The term she-tragedy refers to a vogue in the late 17th and early 18th centuries for tragic plays focused on the sufferings of an innocent and virtuous woman. Prominent she-tragedies include Thomas Otway's The Orphan (1680), John Banks' Virtue Betrayed, or, Anna Bullen (1682), Thomas Southerne's The Fatal Marriage (1694) and Nicholas Rowe's The Fair Penitent (1703) and Lady Jane Grey (1715). Rowe was the first to use the term "she-tragedy," in 1714.

When English drama was reborn in 1660 with the re-opening of the theatres, the leading tragic style was the male-dominated heroic drama which celebrated powerful, aggressively masculine heroes and their pursuit of glory, as rulers and conquerors as well as lovers. In the 1670s and 1680s, a gradual shift occurred from heroic to pathetic tragedy, where the subject was love and domestic concerns, even though the main characters might be public figures. After the phenomenal success of Elizabeth Barry in moving the audience to tears in the role of Monimia in Otway's The Orphan, she-tragedy became the dominant form of pathetic tragedy and remained highly popular for nearly half a century.

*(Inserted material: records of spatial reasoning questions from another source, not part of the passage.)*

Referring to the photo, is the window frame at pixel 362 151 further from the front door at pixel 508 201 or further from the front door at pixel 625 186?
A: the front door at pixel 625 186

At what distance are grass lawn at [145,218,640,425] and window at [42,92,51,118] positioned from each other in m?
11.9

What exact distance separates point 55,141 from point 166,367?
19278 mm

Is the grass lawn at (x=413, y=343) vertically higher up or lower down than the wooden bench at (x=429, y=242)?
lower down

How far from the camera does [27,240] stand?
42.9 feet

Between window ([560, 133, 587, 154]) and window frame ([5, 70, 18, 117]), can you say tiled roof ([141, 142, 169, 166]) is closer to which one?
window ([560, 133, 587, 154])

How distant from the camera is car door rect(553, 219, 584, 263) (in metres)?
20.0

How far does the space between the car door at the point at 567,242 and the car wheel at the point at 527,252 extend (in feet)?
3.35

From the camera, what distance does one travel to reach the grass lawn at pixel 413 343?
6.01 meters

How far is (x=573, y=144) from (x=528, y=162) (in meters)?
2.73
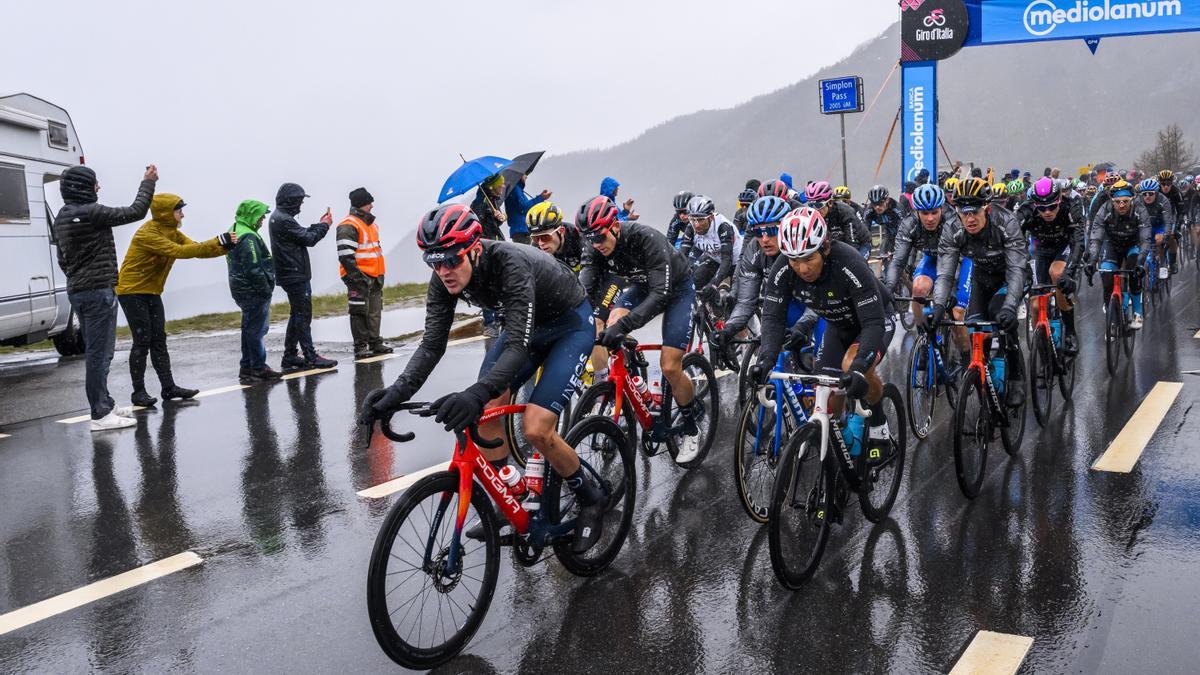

The new focus on women in tragedy may be linked with a growing political disillusion with the old aristocratic ideology and its traditional masculine ideals (see Staves). Other possible explanations for the great interest in she-tragedy are the popularity of Mary II, who often ruled alone in the 1690s while her husband William III was on the Continent, and the publication of The Spectator, the first periodical aimed at women. Elizabeth Howe has argued that the most important explanation for the shift in taste was the emergence of tragic actresses whose popularity made it unavoidable for dramatists to create major roles for them. With the conjunction of the playwright "master of pathos" Thomas Otway and the great tragedienne Elizabeth Barry in The Orphan, the focus shifted decisively from hero to heroine.



Unless indicated otherwise, the text in this article is either based on Wikipedia article "She-tragedy" or another language Wikipedia page thereof used under the terms of the GNU Free Documentation License; or on original research by Jahsonic and friends. See Art and Popular Culture's copyright notice.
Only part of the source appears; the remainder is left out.